Entreprise

La nouvelle stratégie d'Eurostar, symbolisée notamment par le déplacement de la gare de Waterloo à St Pancras, se révèle payante. Et cela se sent dans les chiffres. De janvier à mars 2008, le train à grande vitesse qui relie Bruxelles, Paris et Lille à Londres a enregistré une hausse de 21,3 pc du nombre de ses voyageurs par rapport à la même période en 2007. Ses trains ont donc transporté 2,17 millions de passagers durant le premier trimestre 2008. Les recettes de trafic aussi sont en hausse. Le chiffre d'affaires affiche une poussée vers le haut de 25,2 pc à 178,4 millions de livres sterling (223,1 millions d'euros).

D'après les dirigeants, la bonne performance de ce début d'année s'explique par l'ouverture, en novembre 2007, de la première ligne à grande vitesse britannique (high speed 1), ce qui a réduit le temps de parcours (de 2h11 à 1h51). Le bon taux de ponctualité (93,6 pc des trains arrivés à l'heure) serait aussi un élément avantageux. Sans oublier l'impact positif de l'année bissextile (un jour supplémentaire d'activité) et les congés de Pâques.

Souci de l'environnement

Un sondage publié lundi par Eurostar laisse entrevoir de belles perspectives pour ses trains. Il a été réalisé par YouGov entre le 3 et le 7 avril 2008. "Il révèle que les Belges sont de plus en plus attirés par des moyens de transport moins polluant pour des voyages de moyenne et courte distances", nous a dit le porte-parole d'Eurostar. D'après l'enquête, 72pc des Belges se soucient aujourd'hui de leur impact environnemental lorsqu'ils organisent leur voyage sur une distance comprise entre 350 et 650 km.

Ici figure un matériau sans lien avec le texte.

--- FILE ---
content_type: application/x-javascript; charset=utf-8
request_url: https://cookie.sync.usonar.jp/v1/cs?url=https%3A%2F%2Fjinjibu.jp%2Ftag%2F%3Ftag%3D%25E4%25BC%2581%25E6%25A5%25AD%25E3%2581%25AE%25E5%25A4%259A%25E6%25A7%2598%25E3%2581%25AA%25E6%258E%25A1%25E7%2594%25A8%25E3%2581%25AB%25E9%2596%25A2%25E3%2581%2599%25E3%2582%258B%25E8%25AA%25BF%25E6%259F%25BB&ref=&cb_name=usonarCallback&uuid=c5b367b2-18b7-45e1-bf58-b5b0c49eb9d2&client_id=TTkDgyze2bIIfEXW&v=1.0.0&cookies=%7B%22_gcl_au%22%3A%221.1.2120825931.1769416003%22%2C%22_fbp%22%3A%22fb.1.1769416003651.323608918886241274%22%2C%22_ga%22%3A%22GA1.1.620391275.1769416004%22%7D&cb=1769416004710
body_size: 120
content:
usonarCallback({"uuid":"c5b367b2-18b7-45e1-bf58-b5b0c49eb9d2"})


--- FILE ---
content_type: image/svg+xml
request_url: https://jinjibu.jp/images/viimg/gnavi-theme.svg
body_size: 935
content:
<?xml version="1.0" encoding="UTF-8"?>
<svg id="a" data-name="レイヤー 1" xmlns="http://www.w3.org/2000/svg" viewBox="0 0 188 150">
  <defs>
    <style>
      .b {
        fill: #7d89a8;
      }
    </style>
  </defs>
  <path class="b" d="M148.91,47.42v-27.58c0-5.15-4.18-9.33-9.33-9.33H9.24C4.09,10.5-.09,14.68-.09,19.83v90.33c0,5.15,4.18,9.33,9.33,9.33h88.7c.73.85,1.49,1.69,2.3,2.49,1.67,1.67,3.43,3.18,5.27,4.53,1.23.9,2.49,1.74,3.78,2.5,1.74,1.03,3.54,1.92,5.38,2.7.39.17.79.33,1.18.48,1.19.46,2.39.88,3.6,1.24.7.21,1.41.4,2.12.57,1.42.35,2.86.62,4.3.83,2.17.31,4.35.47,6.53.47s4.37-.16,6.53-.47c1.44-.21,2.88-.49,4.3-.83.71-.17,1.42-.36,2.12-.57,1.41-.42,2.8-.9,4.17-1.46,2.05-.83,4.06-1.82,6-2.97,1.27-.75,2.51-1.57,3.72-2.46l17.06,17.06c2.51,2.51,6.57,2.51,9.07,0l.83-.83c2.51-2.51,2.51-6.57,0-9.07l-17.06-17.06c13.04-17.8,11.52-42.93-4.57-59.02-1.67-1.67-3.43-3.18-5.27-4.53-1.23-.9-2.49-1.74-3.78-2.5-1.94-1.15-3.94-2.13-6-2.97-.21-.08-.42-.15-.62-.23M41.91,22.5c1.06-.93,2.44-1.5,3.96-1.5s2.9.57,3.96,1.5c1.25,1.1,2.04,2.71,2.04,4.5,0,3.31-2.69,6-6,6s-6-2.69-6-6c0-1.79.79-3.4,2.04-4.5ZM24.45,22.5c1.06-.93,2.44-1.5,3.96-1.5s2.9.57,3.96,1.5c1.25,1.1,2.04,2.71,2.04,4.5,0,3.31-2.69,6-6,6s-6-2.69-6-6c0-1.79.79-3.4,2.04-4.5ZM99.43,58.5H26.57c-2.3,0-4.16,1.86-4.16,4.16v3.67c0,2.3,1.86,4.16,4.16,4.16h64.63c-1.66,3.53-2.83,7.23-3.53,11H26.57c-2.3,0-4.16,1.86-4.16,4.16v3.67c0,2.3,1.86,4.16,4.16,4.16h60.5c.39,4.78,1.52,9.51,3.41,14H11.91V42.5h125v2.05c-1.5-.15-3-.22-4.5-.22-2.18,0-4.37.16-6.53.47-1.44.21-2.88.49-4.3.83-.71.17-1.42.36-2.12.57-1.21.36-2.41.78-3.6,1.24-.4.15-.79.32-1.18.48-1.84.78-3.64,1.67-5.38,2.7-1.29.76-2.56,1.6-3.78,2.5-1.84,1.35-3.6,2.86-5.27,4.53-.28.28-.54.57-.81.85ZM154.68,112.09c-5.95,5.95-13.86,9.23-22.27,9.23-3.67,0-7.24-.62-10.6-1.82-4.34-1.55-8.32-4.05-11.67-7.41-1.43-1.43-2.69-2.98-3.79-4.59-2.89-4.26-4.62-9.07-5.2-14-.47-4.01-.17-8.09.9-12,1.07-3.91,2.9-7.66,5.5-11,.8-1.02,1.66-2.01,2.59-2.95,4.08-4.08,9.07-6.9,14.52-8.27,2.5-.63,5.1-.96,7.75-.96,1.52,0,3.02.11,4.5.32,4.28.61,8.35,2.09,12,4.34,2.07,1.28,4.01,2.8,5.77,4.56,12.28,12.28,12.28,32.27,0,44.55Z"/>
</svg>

Les Britanniques et les Français se sentent aussi concernés : 57 pc et 83 pc, respectivement. Un peu plus d'un tiers des Belges sondés (38 pc) se déclare aujourd'hui "plus concerné ou beaucoup plus concerné" qu'il y a un an par l'impact environnemental d'un voyage "court-courrier" (45 pc des Français et 33 pc des Britanniques). "L'enquête indique également que les Belges commencent à prendre en compte l'impact sur l'environnement dans leurs choix de mode de transport. 9 pc d'entre eux déclarent que dans un futur proche, les préoccupations environnementales leur feront prendre le train plutôt que l'avion pour des destinations européennes comme Londres", écrit Eurostar dans un communiqué.

Succès du "voyage vert"

Quid du programme de "voyage vert" lancé en avril 2007 en vue de réduire de 25 pc ses émissions de CO2 par trajet et par voyageur d'ici 2012 ? "Nous n'avons pas forcément toutes les réponses, mais nous réduisons petit à petit notre impact environnemental et continuerons à le faire au sein de toutes les entités de l'entreprise. Ce qui est formidable, c'est que non seulement le personnel d'Eurostar, mais aussi nos voyageurs y participent activement et nous aident ainsi à faire la différence", dit Richard Brown, le directeur général d'Eurostar.

D'après une étude, l'impact en terme de CO2 d'un trajet en train entre Bruxelles ou Paris et Londres est aujourd'hui déjà 10 fois moindre qu'un voyage équivalent en avion.